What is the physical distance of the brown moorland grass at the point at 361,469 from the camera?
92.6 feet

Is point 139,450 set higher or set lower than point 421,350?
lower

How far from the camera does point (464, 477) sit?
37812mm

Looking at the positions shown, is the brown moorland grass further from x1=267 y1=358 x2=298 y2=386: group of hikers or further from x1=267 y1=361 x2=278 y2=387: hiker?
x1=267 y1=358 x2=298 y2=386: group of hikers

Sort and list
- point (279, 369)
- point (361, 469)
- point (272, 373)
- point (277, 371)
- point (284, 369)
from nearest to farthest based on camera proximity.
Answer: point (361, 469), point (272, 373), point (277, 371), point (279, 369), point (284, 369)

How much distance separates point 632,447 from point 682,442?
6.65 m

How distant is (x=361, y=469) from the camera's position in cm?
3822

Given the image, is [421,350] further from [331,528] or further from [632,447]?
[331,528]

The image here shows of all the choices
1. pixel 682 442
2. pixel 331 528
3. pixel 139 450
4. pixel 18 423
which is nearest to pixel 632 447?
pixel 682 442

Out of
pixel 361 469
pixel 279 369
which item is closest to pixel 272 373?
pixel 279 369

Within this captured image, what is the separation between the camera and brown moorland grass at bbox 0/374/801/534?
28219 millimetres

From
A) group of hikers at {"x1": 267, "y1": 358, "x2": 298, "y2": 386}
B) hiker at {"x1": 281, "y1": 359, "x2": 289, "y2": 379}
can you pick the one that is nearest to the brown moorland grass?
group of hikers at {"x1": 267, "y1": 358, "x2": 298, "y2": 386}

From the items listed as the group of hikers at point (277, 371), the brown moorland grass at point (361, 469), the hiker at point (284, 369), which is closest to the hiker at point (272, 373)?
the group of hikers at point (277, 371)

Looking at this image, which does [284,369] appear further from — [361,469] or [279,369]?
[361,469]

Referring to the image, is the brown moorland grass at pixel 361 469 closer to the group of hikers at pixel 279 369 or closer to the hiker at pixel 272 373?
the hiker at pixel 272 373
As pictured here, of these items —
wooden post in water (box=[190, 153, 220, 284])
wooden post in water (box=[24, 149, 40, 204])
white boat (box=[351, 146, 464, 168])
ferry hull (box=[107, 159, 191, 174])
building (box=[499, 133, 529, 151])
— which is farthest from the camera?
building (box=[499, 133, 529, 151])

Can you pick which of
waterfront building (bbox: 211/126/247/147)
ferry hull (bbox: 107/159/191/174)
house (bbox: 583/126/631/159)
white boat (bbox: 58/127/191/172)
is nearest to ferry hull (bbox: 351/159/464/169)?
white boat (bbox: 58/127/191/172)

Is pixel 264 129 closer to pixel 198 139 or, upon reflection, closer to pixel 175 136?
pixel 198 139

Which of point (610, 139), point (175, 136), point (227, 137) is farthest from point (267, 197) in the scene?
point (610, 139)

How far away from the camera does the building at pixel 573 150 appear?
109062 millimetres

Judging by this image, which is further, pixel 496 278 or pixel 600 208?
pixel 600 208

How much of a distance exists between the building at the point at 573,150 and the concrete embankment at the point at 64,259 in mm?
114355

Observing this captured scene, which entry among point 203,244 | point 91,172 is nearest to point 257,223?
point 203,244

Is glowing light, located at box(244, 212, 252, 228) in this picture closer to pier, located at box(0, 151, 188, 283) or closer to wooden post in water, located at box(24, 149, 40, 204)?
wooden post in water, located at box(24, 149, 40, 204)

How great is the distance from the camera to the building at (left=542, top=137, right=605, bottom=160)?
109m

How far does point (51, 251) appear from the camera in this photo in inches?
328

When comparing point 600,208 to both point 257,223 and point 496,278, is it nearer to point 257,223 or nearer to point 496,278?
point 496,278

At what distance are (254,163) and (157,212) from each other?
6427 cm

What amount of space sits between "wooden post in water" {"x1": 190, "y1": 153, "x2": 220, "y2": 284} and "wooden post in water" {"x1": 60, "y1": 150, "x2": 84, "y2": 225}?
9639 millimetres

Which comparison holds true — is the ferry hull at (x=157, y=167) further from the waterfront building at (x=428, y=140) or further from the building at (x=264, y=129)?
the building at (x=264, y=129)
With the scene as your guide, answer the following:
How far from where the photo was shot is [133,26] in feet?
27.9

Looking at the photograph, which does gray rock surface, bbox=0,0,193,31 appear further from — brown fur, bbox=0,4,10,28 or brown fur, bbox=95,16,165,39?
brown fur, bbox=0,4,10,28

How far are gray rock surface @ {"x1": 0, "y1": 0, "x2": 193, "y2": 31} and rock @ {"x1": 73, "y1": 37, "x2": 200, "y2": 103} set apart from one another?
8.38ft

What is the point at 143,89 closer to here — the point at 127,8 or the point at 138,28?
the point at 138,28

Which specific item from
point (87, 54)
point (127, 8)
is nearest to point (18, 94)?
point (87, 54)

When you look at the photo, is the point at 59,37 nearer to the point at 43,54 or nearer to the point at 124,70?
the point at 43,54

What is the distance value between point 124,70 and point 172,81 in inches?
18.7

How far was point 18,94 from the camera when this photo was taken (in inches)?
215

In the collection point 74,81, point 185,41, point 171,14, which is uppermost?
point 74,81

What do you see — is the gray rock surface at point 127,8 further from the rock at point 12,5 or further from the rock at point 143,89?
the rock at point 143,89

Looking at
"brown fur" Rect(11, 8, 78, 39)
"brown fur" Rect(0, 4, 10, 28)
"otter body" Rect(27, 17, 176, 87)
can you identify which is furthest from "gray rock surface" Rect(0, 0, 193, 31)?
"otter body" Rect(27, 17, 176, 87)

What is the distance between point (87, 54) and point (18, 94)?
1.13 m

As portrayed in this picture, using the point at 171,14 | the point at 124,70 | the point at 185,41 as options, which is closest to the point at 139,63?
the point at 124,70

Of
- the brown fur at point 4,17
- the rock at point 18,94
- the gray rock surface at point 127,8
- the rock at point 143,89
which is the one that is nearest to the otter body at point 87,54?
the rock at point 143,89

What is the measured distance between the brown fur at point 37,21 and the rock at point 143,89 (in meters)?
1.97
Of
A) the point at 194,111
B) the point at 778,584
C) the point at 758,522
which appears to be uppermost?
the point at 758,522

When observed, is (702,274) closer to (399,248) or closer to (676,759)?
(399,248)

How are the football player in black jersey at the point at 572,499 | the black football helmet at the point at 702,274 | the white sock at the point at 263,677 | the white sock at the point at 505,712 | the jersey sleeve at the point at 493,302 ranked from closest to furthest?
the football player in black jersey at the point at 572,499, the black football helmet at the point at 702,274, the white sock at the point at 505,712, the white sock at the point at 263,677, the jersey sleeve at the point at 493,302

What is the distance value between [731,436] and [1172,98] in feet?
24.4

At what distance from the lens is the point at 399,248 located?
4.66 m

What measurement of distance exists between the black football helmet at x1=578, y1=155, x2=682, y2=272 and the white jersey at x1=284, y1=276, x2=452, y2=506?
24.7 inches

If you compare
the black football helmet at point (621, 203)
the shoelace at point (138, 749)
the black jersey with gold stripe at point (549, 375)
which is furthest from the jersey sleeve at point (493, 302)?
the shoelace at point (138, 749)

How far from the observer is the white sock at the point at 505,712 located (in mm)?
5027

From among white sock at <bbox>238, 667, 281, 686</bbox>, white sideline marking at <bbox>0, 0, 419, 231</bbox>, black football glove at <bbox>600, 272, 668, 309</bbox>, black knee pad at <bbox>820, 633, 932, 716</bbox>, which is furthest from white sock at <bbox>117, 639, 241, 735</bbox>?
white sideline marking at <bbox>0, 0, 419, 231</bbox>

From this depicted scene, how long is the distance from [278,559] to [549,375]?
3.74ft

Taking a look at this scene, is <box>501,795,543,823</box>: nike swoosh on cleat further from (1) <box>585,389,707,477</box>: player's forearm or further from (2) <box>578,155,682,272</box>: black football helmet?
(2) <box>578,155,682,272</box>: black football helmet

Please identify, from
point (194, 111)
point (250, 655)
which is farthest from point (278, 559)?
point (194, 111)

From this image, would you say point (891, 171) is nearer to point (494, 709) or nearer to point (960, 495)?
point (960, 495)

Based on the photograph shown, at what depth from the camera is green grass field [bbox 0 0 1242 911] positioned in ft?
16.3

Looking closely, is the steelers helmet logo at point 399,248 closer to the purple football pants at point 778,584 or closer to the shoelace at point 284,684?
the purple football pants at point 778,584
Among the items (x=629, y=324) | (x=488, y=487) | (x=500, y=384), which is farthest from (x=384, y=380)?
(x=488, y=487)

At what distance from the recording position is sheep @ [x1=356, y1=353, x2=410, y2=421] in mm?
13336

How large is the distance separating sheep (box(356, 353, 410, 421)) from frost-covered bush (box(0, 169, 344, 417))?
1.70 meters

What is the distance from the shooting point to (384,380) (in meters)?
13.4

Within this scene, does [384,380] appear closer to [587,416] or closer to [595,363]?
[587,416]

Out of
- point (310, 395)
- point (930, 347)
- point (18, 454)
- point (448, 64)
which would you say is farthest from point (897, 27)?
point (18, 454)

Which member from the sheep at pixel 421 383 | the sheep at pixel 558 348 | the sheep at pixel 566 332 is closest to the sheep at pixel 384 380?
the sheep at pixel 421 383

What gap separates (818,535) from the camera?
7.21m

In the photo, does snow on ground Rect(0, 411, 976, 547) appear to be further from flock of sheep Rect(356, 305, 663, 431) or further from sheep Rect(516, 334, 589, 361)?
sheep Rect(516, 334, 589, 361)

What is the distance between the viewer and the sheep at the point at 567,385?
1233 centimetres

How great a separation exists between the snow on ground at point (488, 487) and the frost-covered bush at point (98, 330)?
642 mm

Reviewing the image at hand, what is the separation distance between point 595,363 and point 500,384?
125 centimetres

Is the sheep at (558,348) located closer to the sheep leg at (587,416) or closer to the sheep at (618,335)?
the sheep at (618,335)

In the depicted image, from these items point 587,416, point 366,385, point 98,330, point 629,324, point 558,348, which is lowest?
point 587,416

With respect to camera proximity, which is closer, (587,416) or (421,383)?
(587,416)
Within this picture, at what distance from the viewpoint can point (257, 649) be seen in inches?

........

# [EXERCISE REQUIREMENTS]
Reproduce everything in the listing from the line containing "Within this captured" down to the line containing "28219 millimetres", both included, and nothing else. Keep the request wording, but scale each distance in the answers by 2.15 and round to a whole number, with halves rounded up.

# [PROBLEM SOLUTION]
Within this captured image, what is the separation between the camera and brown moorland grass at bbox 0/374/801/534?
60671 millimetres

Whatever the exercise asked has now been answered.